*** Text for analysis ***

UNITED STATES
SECURITIES AND EXCHANGE COMMISSION
Washington, D.C. 20549
FORM 8-K
CURRENT REPORT
Pursuant to Section 13 OR 15(d) of the
Securities Exchange Act of 1934
Date of Report (Date of earliest event reported): February 19, 2021 (February 18, 2021)
CLEARPOINT NEURO, INC.
(Exact name of registrant as specified in its charter)
Delaware | 001-34822 | 58-2394628 |
(State or other jurisdiction of incorporation) |
(Commission File Number) |
(I.R.S. Employer Identification Number) |
5 Musick
Irvine, California 92618
(Address of principal executive offices, zip code)
(949) 900-6833
(Registrant’s telephone number, including area code)
Check the appropriate box below if the Form 8-K filing is intended to simultaneously satisfy the filing obligation of the registrant under any of the following provisions:
☐ | Written communications pursuant to Rule 425 under the Securities Act (17 CFR 230.425) |
☐ | Soliciting material pursuant to Rule 14a-12 under the Exchange Act (17 CFR 240.14a-12) |
☐ | Pre-commencement communications pursuant to Rule 14d-2(b) under the Exchange Act (17 CFR 240.14d-2(b)) |
☐ | Pre-commencement communications pursuant to Rule 13e-4(c) under the Exchange Act (17 CFR 240.13e-4(c)) |
Securities registered pursuant to Section 12(b) of the Act:
Title of each class | Trading Symbol(s) | Name of each exchange on which registered |
Common Stock, $0.01 par value per share | CLPT | Nasdaq Capital Market |
Indicate by check mark whether the registrant is an emerging growth company as defined in Rule 405 of the Securities Act of 1933 (§230.405 of this chapter) or Rule 12b-2 of the Securities Exchange Act of 1934 (§240.12b-2 of this chapter).
Emerging growth company ☐
If an emerging growth company, indicate by check mark if the registrant has elected not to use the extended transition period for complying with any new or revised financial accounting standards provided pursuant to Section 13(a) of the Exchange Act. ☐
Item 1.01. | Entry into a Material Definitive Agreement. |
On February 18, 2021, ClearPoint Neuro, Inc. (the “Company”) entered into an underwriting agreement (the “Underwriting Agreement”) with B. Riley Securities, Inc., as representative of the several underwriters named in Schedule A thereto (the “Underwriters”), relating to the public offering of 1,850,140 shares of common stock, par value $0.01 per share (“Common Stock”), at a purchase price per share to the public of $23.50 (the “Offering Price”). Pursuant to the Underwriting Agreement, the Company granted the Underwriters a 30-day option to purchase up to an additional 277,520 shares of Common Stock at the Offering Price, less any underwriting discounts and commissions, for use solely in covering any over-allotments.
Net proceeds from the offering will be approximately $40.6 million (or approximately $46.8 million if the Underwriters exercise their option to purchase additional shares of Common Stock in full) after deducting the underwriting discounts and commissions and other estimated offering expenses payable by the Company. The Company intends to use the net proceeds from the offering to fund product development and research and development activities and the remainder for working capital and general corporate purposes.

*** Data block ***

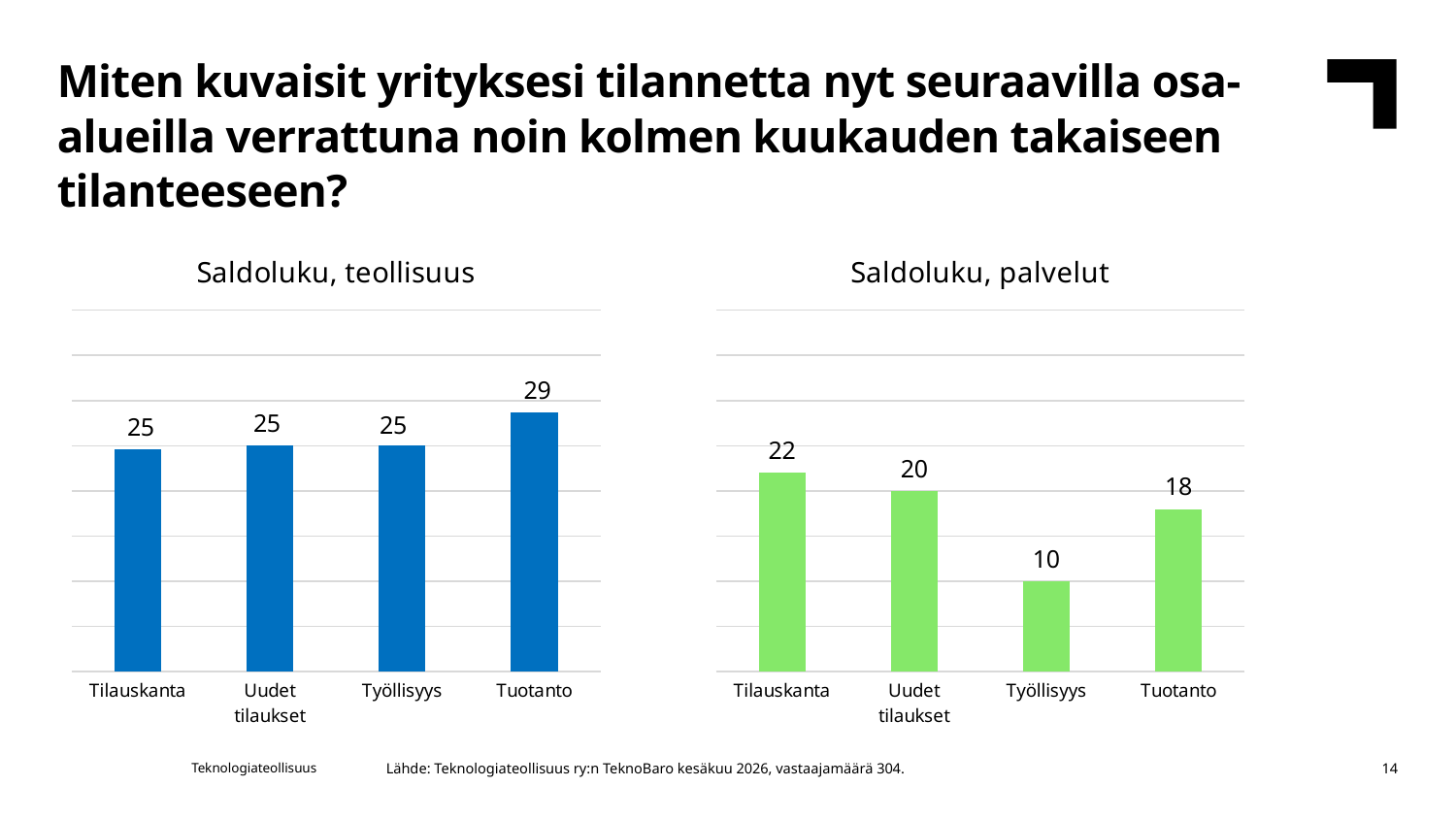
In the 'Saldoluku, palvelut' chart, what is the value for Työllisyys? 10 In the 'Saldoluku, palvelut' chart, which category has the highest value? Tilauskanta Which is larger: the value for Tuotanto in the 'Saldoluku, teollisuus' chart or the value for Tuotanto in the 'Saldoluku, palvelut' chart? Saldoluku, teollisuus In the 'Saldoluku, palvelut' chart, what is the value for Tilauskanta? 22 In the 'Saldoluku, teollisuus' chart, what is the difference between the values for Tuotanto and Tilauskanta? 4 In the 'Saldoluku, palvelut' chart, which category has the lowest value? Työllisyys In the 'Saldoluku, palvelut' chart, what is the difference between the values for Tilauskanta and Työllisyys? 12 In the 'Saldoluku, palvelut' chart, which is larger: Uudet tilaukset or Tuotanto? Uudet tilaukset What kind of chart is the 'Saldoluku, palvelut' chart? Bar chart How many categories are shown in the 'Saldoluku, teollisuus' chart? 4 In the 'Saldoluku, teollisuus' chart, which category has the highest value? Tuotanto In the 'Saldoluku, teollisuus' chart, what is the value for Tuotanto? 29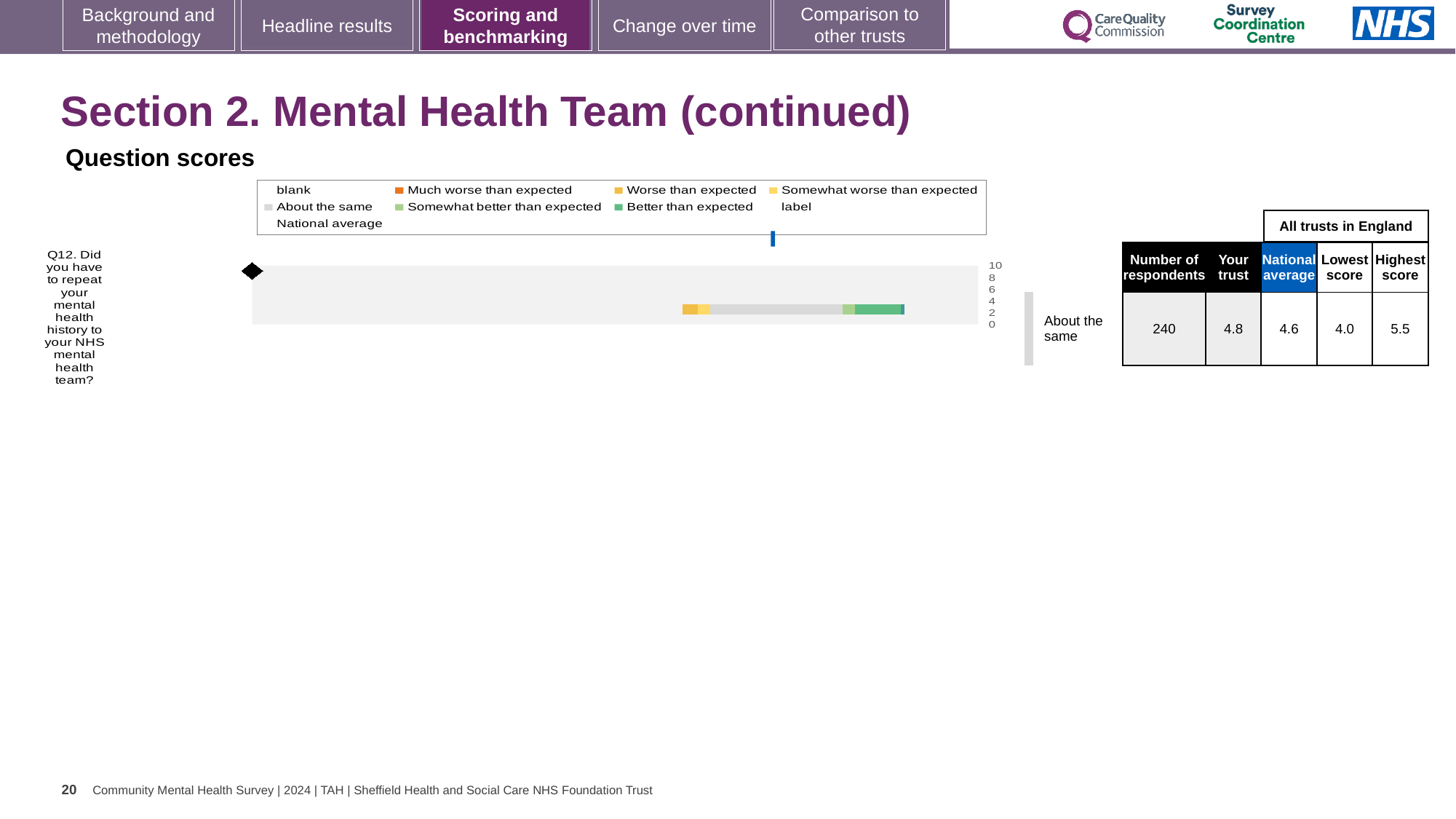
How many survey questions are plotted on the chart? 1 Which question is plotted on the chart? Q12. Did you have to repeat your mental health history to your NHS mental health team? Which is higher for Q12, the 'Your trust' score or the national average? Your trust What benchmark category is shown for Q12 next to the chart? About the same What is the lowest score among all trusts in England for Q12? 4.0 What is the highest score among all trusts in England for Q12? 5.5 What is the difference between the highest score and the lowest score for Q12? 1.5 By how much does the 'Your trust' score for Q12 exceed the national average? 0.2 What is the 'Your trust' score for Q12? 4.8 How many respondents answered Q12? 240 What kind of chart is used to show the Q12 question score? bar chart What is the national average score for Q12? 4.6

***

# Exercise requirements
1. Reproduce verbatim the passage of the ClearPoint Neuro filing starting at "(Exact name of" and ending at "offices, zip code)".
2. Write the next portion of the ClearPoint Neuro filing, picking up right after its final sentence.

# Answers provided
1.
(Exact name of registrant as specified in its charter)
Delaware | 001-34822 | 58-2394628 |
(State or other jurisdiction of incorporation) |
(Commission File Number) |
(I.R.S. Employer Identification Number) |
5 Musick
Irvine, California 92618
(Address of principal executive offices, zip code)

2.
The Common Stock was offered and sold pursuant to a preliminary prospectus supplement, dated February 18, 2021, a final prospectus supplement, dated February 18, 2021, and a base prospectus, dated January 29, 2021, relating to the Company’s effective shelf registration statement on Form S-3 (File No. 333-252346). The Company expects the offering to close on or about February 23, 2021.
The Underwriting Agreement contains customary representations, warranties and agreements by the Company, customary conditions to closing, indemnification obligations of the Company and the Underwriters, including for liabilities under the Securities Act of 1933, as amended (the “Securities Act”), other obligations of the parties and termination provisions. A copy of the Underwriting Agreement is attached as Exhibit 1.1 to this Current Report on Form 8-K and is incorporated herein by reference, and the description of the Underwriting Agreement herein is qualified in its entirety by reference to such exhibit. A copy of the opinion of Bass, Berry & Sims PLC relating to the legality of the issuance and sale of the shares of Common Stock is attached as Exhibit 5.1 to this Current Report on Form 8-K.
Item 7.01. | Regulation FD Disclosure. |
On February 19, 2021, the Company posted an updated investor presentation to its website at http://ir.stockpr.com/clearpointneuro/investor-presentation. A copy of the investor presentation is being furnished herewith as Exhibit 99.1. The Company may use the investor presentation from time to time in conversations with analysts, investors and others.
The information in Item 7.01 of this Form 8-K, as well as Exhibit 99.1 attached hereto, shall not be deemed “filed” for purposes of Section 18 of the Securities Exchange Act of 1934, as amended (the “Exchange Act”), nor shall it be deemed incorporated by reference in any filing under the Securities Act or the Exchange Act, except as shall be expressly set forth by specific reference in such a filing.
Item 9.01. | Financial Statements and Exhibits. |
(d) Exhibits.
SIGNATURES
Pursuant to the requirements of the Securities Exchange Act of 1934, the Registrant has duly caused this report to be signed on its behalf by the undersigned hereunto duly authorized.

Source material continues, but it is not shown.